(Work required)
Repeat exactly the lines from the line containing "Out of the objects" through the last line of the records below, inclusive, and nothing else.
━━ Stored data ━━
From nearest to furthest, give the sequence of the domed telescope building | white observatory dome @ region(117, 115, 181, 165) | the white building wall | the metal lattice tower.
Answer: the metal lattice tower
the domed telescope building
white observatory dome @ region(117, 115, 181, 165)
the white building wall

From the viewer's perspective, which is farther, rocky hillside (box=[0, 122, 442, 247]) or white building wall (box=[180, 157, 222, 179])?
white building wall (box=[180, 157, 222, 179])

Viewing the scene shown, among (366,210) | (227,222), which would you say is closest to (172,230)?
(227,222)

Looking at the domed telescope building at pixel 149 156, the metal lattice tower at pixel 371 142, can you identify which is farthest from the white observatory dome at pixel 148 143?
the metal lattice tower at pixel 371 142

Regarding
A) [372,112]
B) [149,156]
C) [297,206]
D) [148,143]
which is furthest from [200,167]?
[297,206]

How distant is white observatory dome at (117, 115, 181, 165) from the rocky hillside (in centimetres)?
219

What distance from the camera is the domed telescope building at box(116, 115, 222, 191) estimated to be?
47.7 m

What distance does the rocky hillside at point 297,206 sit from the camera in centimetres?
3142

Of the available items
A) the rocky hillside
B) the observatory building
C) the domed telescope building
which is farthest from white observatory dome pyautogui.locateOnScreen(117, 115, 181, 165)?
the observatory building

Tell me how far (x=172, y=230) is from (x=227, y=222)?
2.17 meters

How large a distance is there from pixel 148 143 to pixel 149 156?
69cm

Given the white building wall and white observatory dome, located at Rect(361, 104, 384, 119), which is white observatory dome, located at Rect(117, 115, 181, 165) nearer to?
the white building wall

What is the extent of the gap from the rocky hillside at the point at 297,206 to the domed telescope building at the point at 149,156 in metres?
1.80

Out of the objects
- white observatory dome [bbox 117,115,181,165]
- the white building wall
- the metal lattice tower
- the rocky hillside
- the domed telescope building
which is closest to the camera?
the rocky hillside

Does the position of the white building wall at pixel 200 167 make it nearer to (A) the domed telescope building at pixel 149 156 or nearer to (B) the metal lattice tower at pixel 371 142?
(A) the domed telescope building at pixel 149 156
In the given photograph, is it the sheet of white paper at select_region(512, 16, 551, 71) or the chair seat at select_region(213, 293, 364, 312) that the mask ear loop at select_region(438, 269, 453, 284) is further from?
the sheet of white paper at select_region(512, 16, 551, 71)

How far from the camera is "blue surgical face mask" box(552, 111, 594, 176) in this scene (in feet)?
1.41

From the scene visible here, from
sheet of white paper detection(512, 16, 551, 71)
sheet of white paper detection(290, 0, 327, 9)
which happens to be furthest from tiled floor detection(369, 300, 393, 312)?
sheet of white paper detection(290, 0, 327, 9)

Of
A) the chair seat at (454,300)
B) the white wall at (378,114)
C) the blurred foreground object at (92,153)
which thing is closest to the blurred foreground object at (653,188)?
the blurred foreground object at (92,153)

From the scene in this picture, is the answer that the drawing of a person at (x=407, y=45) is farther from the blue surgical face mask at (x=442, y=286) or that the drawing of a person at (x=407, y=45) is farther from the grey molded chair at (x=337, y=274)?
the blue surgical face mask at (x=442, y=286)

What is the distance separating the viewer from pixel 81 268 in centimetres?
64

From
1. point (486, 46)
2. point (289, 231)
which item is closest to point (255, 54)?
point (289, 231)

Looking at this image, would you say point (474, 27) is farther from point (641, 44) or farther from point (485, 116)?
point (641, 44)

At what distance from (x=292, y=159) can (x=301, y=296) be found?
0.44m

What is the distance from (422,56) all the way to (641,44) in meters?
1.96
━━━
(Exercise solution)
Out of the objects
- white observatory dome [bbox 117,115,181,165]
- the white building wall
- the metal lattice tower
- the rocky hillside
- the domed telescope building
which is closest to the camera?
the rocky hillside

Does the position of the white building wall at pixel 200 167 make it nearer to (A) the domed telescope building at pixel 149 156 or nearer to (B) the metal lattice tower at pixel 371 142?
(A) the domed telescope building at pixel 149 156
In the given photograph, is it the sheet of white paper at select_region(512, 16, 551, 71) or the chair seat at select_region(213, 293, 364, 312) that the mask ear loop at select_region(438, 269, 453, 284) is further from?
the sheet of white paper at select_region(512, 16, 551, 71)

How far from the camera is "blue surgical face mask" box(552, 111, 594, 176) in this scene (in feet)?
1.41

From the scene visible here, from
sheet of white paper detection(512, 16, 551, 71)
sheet of white paper detection(290, 0, 327, 9)
which happens to be furthest from tiled floor detection(369, 300, 393, 312)?
sheet of white paper detection(290, 0, 327, 9)

Of
A) the chair seat at (454,300)
B) the white wall at (378,114)
C) the blurred foreground object at (92,153)
which thing is closest to the blurred foreground object at (653,188)?
the blurred foreground object at (92,153)

From the scene in this picture, is the answer that the drawing of a person at (x=407, y=45) is farther from the blue surgical face mask at (x=442, y=286) or that the drawing of a person at (x=407, y=45) is farther from the grey molded chair at (x=337, y=274)?
the blue surgical face mask at (x=442, y=286)

What is the distance separating the viewer from pixel 81 268 in centimetres?
64

From
1. point (486, 46)
2. point (289, 231)
which item is closest to point (255, 54)?
point (289, 231)

Looking at this image, would you say point (474, 27) is farther from point (641, 44) or farther from point (485, 116)?
point (641, 44)

At what distance from (x=292, y=159) can (x=301, y=296) be found?
0.44m

What is the distance from (422,56) all the way to (641,44) in meters?
1.96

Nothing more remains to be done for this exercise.